Publisher’s Description: This book examines the charismatic Christian reformation presently underway in Botswana’s time of AIDS and the moral crisis that divides the church between the elders and the young, apostolic faith healers. Richard Werbner focuses on Eloyi, an Apostolic faith-healing church in Botswana’s capital. Werbner shows how charismatic “prophets”–holy hustlers–diagnose, hustle, and shock patients during violent and destructive exorcisms. He also shows how these healers enter into prayer and meditation and take on their patients’ pain and how their ecstatic devotions create an aesthetic in which beauty beckons God. Werbner challenges theoretical assumptions about mimesis and empathy, the power of the word, and personhood. With its accompanying DVD, Holy Hustlers, Schism, and Prophecy integrates textual and filmed ethnography and provides a fresh perspective on ritual performance and the cinematic.
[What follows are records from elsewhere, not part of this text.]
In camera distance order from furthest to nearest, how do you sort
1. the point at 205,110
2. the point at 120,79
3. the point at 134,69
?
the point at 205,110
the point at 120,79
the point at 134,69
Werbner, “The Charismatic Dividual and the Sacred Self”

October 6, 2011

Werbner, Richard (2011) “The Charismatic Dividual and the Sacred Self” Journal of Religion in Africa 41(2):180-205

Abstract: The notion of `a break with the past’ foregrounds the individual as the new person reborn in Christian churches. Against that, across southern Africa Apostolic churches still face moral and metaphysical predicaments of the person being individual and, alternatively, dividual. The dividual is here taken to be someone who is composite or partible and permeated by others’ emotions and shared substances, including body dirt or sexual and other fluids. These personal predicaments are often experienced as dangerously unsettling—in need of careful spiritual regard, guidance and inspired remedy lest the person suffer ill-being, perhaps even occult harm. Dividuality opens the vulnerable person both to witchcraft attack (enemies may use organic bits for occult purposes, with malicious intent) and to pollution in contact with birth and death. In response, Apostolic church services constitute reformation. They reject indigenous tradition in forms of occult practice with charms and organic medicines—it is a sinful tradition, against God’s commandments and not Christian—but they do not deny the existence of witchcraft; nor do they start wholly afresh, even with the baptised. Apostolics find themselves earthly beings needing help and protection from God in heaven. As faithful Christians and hopeful of temporary relief, they confront the predicaments of alternative personhood within an ongoing war of good and evil. To get closer to God, if only vicariously, Apostolics turn to charismatic prophets as mediators through whom the Word of God can be heard, effectively and powerfully, and whose very bodies speak revealingly, in the gestures and postures of trance, to the needy condition of the faithful. Following a comparison with Catholic Charismatics in New England, this article addresses linguistic and phenomenological questions of Word, self and other with evidence from observed prophetic mediation by young men in séances of Eloyi, a transnational Apostolic church, and its offshoot church, Connolius, at Botswana’s capital. Included are issues of awesome narration, vicarious suffering, empathy with others, sacred cosmetics, and visionary realization.